If the player doesn't declare their injury, then the peer reviewer is still allowed to assign injuries which are bad enough to be deserving of attention.
4. Loot and Extra Goodies
For most players, their largest source of income will be job threads. That being said, if players do extra work outside of job threads it's entirely within their right to receive compensation for their time and effort. Players, if dedicated enough, can even earn substantial sums from their work outside of their normal job. That being said, job threads are a way to speed up this process. A player looking to make a good amount of money will need to put hours upon hours into their threads. While players should be compensated for their work, there should be evidence of substantial amounts of work. You're not going to be paid as much in a single thread as you would working a single day of a normal job, so to make a similar amount of money you'd need to be putting a lot of effort into your threads.
Players can also receive material goods, either through buying them, making them, finding them, or any other number of things. Again, this should be reasonable. While a player is fully welcome to haggle a discount, they shouldn't be dropping the price by 10% with novice level persuasion. Peer Reviewers are watching to make sure players do that. Players decide and declare the rewards they think they're deserving to receive from a thread, and it's the job of the Peer Reviewers to decide if they really are.

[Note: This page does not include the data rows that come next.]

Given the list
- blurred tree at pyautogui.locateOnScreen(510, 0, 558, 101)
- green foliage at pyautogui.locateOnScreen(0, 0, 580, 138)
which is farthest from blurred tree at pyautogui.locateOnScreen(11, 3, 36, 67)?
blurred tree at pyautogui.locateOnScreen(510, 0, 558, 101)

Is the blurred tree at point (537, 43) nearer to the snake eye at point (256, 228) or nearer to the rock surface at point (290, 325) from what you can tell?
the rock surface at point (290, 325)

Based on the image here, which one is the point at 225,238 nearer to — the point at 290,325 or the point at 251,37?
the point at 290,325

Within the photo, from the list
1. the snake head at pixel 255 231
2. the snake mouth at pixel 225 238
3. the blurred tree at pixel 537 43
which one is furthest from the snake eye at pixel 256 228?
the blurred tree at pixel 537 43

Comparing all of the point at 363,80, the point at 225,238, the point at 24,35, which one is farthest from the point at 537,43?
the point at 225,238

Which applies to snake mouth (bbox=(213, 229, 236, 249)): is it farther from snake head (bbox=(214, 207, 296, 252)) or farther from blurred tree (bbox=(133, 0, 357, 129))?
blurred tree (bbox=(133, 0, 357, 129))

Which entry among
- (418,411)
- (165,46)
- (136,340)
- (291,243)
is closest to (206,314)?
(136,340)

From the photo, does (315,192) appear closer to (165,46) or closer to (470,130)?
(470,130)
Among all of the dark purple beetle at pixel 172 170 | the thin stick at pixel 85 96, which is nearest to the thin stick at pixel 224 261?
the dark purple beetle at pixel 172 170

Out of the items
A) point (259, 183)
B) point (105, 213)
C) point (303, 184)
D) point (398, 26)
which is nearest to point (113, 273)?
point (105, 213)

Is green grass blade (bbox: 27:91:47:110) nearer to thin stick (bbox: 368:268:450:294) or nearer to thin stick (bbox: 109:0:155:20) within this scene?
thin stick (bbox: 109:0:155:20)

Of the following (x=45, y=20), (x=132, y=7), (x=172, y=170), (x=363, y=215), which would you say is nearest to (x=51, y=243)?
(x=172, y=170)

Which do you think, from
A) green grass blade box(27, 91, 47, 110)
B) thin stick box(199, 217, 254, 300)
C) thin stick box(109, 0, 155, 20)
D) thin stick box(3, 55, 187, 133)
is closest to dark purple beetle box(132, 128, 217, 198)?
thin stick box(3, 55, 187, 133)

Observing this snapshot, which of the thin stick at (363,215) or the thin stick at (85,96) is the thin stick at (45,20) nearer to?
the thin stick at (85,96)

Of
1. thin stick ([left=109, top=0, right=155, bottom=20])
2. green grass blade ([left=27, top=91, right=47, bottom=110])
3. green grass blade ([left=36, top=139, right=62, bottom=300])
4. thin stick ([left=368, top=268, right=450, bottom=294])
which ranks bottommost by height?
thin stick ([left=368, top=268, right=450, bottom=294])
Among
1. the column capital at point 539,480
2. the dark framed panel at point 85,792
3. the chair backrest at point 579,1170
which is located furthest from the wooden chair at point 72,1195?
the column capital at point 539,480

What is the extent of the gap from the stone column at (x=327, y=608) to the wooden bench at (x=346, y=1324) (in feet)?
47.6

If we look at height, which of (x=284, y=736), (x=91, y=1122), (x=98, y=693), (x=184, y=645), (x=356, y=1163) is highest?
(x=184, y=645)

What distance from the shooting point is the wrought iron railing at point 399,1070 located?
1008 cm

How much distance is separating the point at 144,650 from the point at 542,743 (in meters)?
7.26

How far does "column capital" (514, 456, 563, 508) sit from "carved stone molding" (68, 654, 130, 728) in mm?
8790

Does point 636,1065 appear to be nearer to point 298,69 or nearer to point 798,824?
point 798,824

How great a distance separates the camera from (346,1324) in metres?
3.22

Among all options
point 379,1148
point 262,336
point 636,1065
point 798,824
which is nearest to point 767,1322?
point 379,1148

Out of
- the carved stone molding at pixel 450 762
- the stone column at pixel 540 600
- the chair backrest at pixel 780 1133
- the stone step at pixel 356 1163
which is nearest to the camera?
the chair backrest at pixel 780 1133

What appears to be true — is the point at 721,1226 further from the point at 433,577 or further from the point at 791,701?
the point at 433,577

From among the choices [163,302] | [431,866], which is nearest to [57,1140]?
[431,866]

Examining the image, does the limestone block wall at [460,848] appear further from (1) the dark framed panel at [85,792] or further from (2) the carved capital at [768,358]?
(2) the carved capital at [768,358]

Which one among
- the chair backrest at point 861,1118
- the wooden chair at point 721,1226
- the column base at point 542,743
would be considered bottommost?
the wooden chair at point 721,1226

Material losses should also be noted under this section of the review request, such as paying money to buy an item or losing an item because it broke.
5. Things That Can Prevent Reviews
Players should have an accurate and up to date character sheet. Their skill charters and wealth charters should both be up to date. If a player buys something, while it won't stop the thread from being reviewed it's generally expected that they'll already have subtracted the funds from their wealth charter and have added the item to their inventory. Gross amounts of power play or disobedience to the ToU and setting rules of Ransera can result in a thread's review being paused and the review switching hands to a moderator depending on the severity of the offense and the unwillingness on the part of the player to correct it. That being said, Peer Reviewers should reach out to the player first before going to a moderator in most situations.
Larger grammatical errors (things which greatly disrupt the flow of a thread) can result in the thread's review being paused until the person who wrote the thread takes the time to properly edit it. This doesn't count small things like accidentally mixing up or misspelling a word, this addresses threads that are borderline unreadable due to spelling mistakes.
Characters who aren't approved, while they can still write, cannot apply for reviews.
If the thread being graded is a collaborative threads and only one person is found to be in violation of these standards, then the second person will receive their review as promised and the first with the infraction will have their review suspended until the infraction is fixed. Those who've done nothing wrong shouldn't be punished for the errors of the player they're writing with.
6. Abandoned Threads
Occasionally a thread falls through and one player or both players isn't able to finish it or has no desire to finish it for one reason or another. These are called Abandoned Threads. Abandoned Threads can still be posted for review, finished or not, as long as they meet the word count criteria. Partially finished threads which don't meet the word count can receive a partial grade, however, it's encouraged players add a final post to meet the word count and receive the full grade.